# Netflix Titles Data Cleaning Project

## Overview
This project demonstrates data cleaning techniques using a dataset of Netflix titles (`netflix_titles.csv`). The goal is to preprocess the data by handling missing values, splitting columns, and extracting meaningful features for further analysis. This portfolio project showcases proficiency in Python, Pandas, and data wrangling.

## Objectives
- Identify and quantify missing data.
- Handle missing values appropriately.
- Transform and extract features from text-based columns.
- Prepare the dataset for downstream analysis or visualization.

## Tools Used
- **Python Libraries**: Pandas, NumPy, SciPy, Seaborn, Regular Expressions (re)
- **Dataset**: `netflix_titles.csv` (sourced locally)

In [None]:
import pandas as pd
import numpy as np
import babel as bl
import scipy as sp
import seaborn as sns
import re
from scipy import stats
from babel import numbers

## Step 1: Load the Dataset
We begin by loading the Netflix titles dataset from a CSV file and inspecting the first row to understand its structure.

In [None]:
df = pd.read_csv('/Users/brtelfer/Documents/Python_Data_Projects/*17_Data_Cleaning/netflix_titles.csv')
df.head(1)

## Step 2: Assess Missing Data
To understand the quality of the dataset, we calculate the number of missing values in each column and sort them in descending order.

In [None]:
df.isnull().sum().sort_values(ascending=False)

### Calculate Missing Data as Percentages
Next, we compute the percentage of missing values for each column to better assess their impact.

In [None]:
col_lst = [df.columns.to_list()]
results = []
for column in col_lst:
    results.append(df[column].isnull().mean())
print(results[0])

In [None]:
results = [round(i * 100, 2) for i in results]
results

## Step 3: Handle Missing Directors
The `director` column has a significant amount of missing data (approximately 31.58%).
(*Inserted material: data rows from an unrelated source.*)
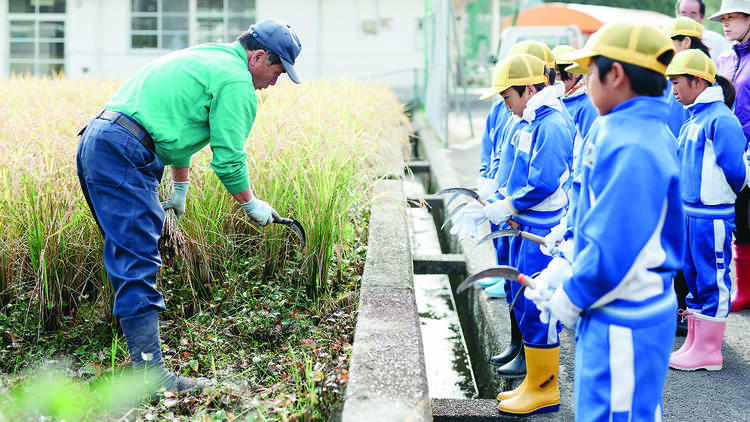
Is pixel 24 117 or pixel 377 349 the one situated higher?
pixel 24 117

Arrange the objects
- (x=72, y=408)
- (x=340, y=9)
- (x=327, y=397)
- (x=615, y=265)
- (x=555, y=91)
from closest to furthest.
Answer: (x=615, y=265), (x=72, y=408), (x=327, y=397), (x=555, y=91), (x=340, y=9)

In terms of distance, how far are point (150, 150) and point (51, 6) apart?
19.8m

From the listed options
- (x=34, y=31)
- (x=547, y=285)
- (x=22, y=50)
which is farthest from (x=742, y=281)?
(x=22, y=50)

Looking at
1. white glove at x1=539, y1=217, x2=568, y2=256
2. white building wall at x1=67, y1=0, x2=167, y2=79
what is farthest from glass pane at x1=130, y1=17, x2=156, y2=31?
white glove at x1=539, y1=217, x2=568, y2=256

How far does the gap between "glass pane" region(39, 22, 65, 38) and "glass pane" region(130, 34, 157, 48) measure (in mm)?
2075

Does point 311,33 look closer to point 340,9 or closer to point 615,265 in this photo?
point 340,9

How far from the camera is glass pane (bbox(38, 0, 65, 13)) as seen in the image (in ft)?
66.0

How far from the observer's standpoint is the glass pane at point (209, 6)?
20.1m

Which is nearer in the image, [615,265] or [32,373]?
[615,265]

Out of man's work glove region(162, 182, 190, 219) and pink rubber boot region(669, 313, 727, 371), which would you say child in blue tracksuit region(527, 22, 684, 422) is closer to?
pink rubber boot region(669, 313, 727, 371)

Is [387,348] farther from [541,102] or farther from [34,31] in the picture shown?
[34,31]

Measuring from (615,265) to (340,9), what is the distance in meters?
19.2

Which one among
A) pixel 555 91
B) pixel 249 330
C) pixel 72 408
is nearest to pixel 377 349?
pixel 249 330

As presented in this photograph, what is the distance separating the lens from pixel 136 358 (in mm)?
2928
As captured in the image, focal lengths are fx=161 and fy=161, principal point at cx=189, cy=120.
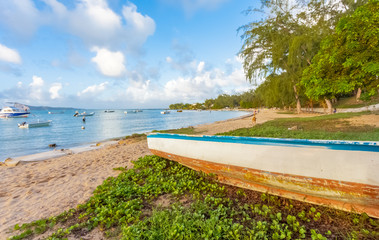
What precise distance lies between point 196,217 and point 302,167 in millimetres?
1829

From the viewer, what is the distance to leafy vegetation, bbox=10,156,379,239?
2.11 metres

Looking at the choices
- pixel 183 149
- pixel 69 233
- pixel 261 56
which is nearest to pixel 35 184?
pixel 69 233

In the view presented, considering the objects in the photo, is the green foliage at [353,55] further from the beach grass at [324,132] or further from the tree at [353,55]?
the beach grass at [324,132]

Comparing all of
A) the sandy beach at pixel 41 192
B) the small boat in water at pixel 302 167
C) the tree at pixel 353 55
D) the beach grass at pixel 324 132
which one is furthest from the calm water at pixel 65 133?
the tree at pixel 353 55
We explore options to handle this, such as dropping rows with missing directors.

In [None]:
df['director'].isnull()

In [None]:
# Drop rows where 'director' is missing
no_director = df[df['director'].isnull()].index
df.drop(no_director, axis=0).isnull().sum()
df[~(df['director'].isnull())]  # Alternative method
df.dropna(subset=['director'])  # Preferred method

## Step 4: Impute Missing Ratings
For columns with fewer missing values, like `rating`, we impute missing entries with the most frequent (mode) value.

In [None]:
df.fillna({'rating': ''.join(df['rating'].mode())}).head(3)

## Step 5: Split Duration Column
The `duration` column contains both numeric values and units (e.g., '90 min' or '1 Season'). We split it into two columns: `duration num` (numeric) and `duration type` (unit).

In [None]:
df['duration num'] = df['duration'].str.split(' ').str[0]
df['duration type'] = df['duration'].str.split(' ').str[1]

### Extract Numeric Duration for Movies
For movies specifically, we extract the numeric portion of `duration` and convert it to an integer.

In [None]:
df[df['type'] == 'Movie']['duration'].str.split().str[0].astype(int)

## Step 6: Parse Date Added
The `date_added` column (e.g., 'September 9, 2019') is split into separate `year`, `month`, and `day` columns using regular expressions.

In [None]:
df['year'] = df['date_added'].str.extract('(\d{4})')
df['month'] = df['date_added'].str.extract('(\w+) ')
df['day'] = df['date_added'].str.extract(' (\d{2}|\d),')

In [None]:
df.date_added

### Alternative Date Parsing
As an alternative approach, we test parsing dates into months using `pd.to_datetime` on a smaller sample dataset.

In [None]:
data = {'date_added': ["September 9, 2018", "October 10, 2019", "November 11, 2020"]}
df = pd.DataFrame(data)
df['date_added'].str.extract('\s(\d{2}|\d),')  # Extract day
pd.to_datetime(df['date_added'].str.strip()).dt.month  # Extract month

## Conclusion
This project successfully cleaned the Netflix titles dataset by:
- Quantifying and addressing missing data.
- Imputing missing ratings with the mode.
- Splitting the `duration` column into numeric and type components.
- Parsing the `date_added` column into year, month, and day.

The cleaned dataset is now ready for exploratory data analysis, visualization, or modeling. Future steps could include analyzing trends in movie durations or release patterns over time.